## Exercise aim
Reproduce the entries that follow precisely, setting aside any images.

## Captioned web images
----
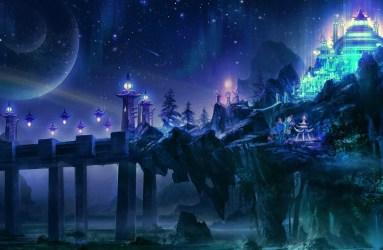 Anime Castle Background Night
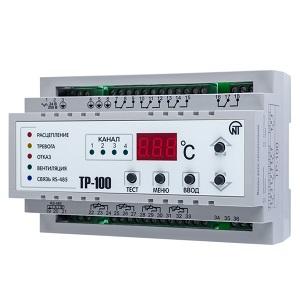 ТР100 переносной датчик влажности и температуры Агросенсор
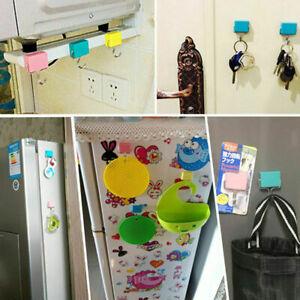 1/2/3pcs Magnetic Hooks School Locker Hook Refrigerator Hanger Creative Magnetic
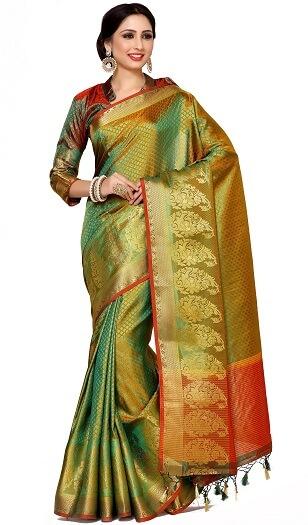 Bangalore Art Silk Saree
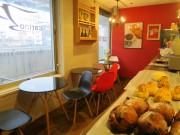 倉敷駅前に「カフェ・カリーノ」 パン・コーヒー・パスタなどのテークアウトに注力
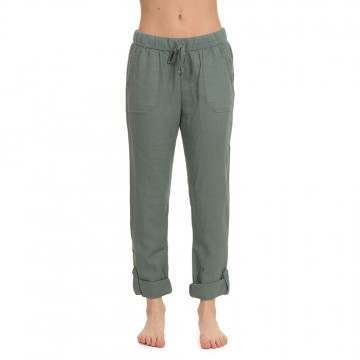 Roxy On The Seashore Pants North Atlantic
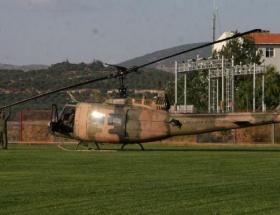 Askeri helikopter acil iniş yaptı!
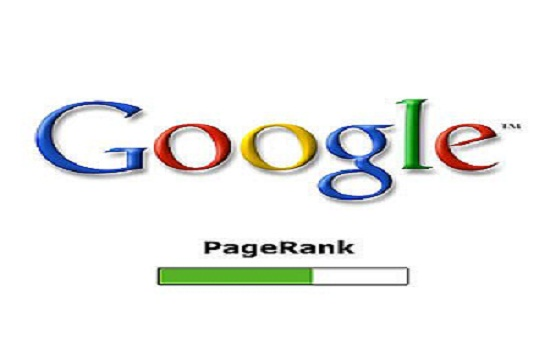 Google pagerank - ebuzznet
----
## Answer to this exercise
 Anime Castle Background Night
 ТР100 переносной датчик влажности и температуры Агросенсор
 1/2/3pcs Magnetic Hooks School Locker Hook Refrigerator Hanger Creative Magnetic
 Bangalore Art Silk Saree
 倉敷駅前に「カフェ・カリーノ」 パン・コーヒー・パスタなどのテークアウトに注力
 Roxy On The Seashore Pants North Atlantic
 Askeri helikopter acil iniş yaptı!
 Google pagerank - ebuzznet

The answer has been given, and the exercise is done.